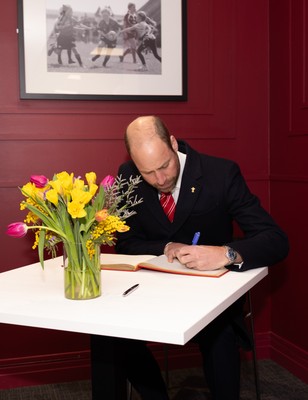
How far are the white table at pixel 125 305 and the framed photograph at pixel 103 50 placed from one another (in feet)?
Result: 5.03

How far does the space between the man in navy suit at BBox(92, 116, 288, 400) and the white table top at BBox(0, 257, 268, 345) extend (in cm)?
14

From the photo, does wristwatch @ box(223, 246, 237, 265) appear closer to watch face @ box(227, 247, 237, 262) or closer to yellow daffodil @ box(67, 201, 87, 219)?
watch face @ box(227, 247, 237, 262)

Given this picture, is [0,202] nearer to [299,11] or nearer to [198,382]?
[198,382]

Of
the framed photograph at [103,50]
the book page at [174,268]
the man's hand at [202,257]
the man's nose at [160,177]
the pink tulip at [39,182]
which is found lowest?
the book page at [174,268]

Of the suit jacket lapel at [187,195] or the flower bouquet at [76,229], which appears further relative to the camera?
the suit jacket lapel at [187,195]

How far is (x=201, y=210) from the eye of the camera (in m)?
2.75

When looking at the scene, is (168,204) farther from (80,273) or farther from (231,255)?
(80,273)

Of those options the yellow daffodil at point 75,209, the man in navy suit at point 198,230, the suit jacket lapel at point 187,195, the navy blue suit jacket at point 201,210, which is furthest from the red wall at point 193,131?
the yellow daffodil at point 75,209

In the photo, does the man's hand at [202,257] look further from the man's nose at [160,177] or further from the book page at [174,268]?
the man's nose at [160,177]

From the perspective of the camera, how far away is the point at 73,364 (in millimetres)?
3557

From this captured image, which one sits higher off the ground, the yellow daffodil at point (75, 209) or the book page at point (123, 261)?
the yellow daffodil at point (75, 209)

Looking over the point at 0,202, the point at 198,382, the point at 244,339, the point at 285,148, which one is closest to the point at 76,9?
the point at 0,202

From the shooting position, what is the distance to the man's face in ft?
8.16

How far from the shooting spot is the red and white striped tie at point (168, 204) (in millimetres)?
2756
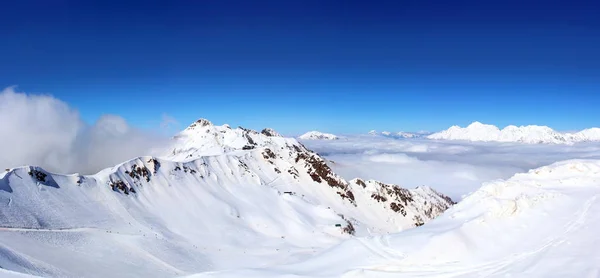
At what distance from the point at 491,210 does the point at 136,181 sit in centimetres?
6558

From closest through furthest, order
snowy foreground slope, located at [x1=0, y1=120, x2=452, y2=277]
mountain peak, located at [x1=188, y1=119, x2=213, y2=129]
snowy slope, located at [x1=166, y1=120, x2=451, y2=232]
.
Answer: snowy foreground slope, located at [x1=0, y1=120, x2=452, y2=277], snowy slope, located at [x1=166, y1=120, x2=451, y2=232], mountain peak, located at [x1=188, y1=119, x2=213, y2=129]

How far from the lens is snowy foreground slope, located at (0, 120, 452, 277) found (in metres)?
38.6

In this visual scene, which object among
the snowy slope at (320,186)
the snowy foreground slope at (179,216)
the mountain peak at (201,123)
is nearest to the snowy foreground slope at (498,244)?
the snowy foreground slope at (179,216)

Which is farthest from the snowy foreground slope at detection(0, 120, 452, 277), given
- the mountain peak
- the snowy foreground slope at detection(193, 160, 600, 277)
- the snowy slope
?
the mountain peak

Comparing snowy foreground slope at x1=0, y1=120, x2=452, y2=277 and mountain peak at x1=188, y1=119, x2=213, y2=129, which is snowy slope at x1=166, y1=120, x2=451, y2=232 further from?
mountain peak at x1=188, y1=119, x2=213, y2=129

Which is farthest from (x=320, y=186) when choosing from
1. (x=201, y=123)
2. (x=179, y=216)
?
(x=201, y=123)

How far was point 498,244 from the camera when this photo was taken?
15156 mm

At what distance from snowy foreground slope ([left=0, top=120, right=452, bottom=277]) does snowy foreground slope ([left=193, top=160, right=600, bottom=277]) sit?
1624 cm

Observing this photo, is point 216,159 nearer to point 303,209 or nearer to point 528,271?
point 303,209

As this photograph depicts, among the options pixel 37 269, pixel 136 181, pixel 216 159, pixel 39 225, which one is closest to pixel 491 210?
pixel 37 269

------------

**What to do**: Rewrite the part of the records that opens with the line containing "From closest through furthest, order" and closes at the end of the records, switching "nearer" to "closer" and leaving everything else unchanged.

**Reply to the exercise**:
From closest through furthest, order
snowy foreground slope, located at [x1=0, y1=120, x2=452, y2=277]
mountain peak, located at [x1=188, y1=119, x2=213, y2=129]
snowy slope, located at [x1=166, y1=120, x2=451, y2=232]
.
Answer: snowy foreground slope, located at [x1=0, y1=120, x2=452, y2=277], snowy slope, located at [x1=166, y1=120, x2=451, y2=232], mountain peak, located at [x1=188, y1=119, x2=213, y2=129]

How far from the lens is snowy foreground slope, located at (0, 120, 452, 277) found (in metres)?
38.6

In this visual scene, which object among
the snowy slope at (320,186)
the snowy foreground slope at (179,216)
the mountain peak at (201,123)
is nearest to the snowy foreground slope at (498,244)?
the snowy foreground slope at (179,216)

Which is farthest from the snowy foreground slope at detection(0, 120, 452, 277), given
- the mountain peak
- the snowy foreground slope at detection(193, 160, 600, 277)
- the snowy slope
?
the mountain peak

Comparing snowy foreground slope at x1=0, y1=120, x2=452, y2=277 and mountain peak at x1=188, y1=119, x2=213, y2=129, which is snowy slope at x1=166, y1=120, x2=451, y2=232 further from?
mountain peak at x1=188, y1=119, x2=213, y2=129

Which is farthest from (x=320, y=186) when choosing from
1. (x=201, y=123)
2. (x=179, y=216)
?
(x=201, y=123)

How far was point 498,244 from the camera when this photo was taken?
15156 mm

At what distance from snowy foreground slope ([left=0, top=120, right=452, bottom=277]) does snowy foreground slope ([left=193, top=160, right=600, bottom=277]) sit?
1624 cm

Observing this photo, is point 216,159 closer to point 303,209 or closer to point 528,271?
point 303,209

As this photograph depicts, among the options pixel 37 269, pixel 136 181, pixel 216 159, pixel 39 225, which one is closest to pixel 491 210?
pixel 37 269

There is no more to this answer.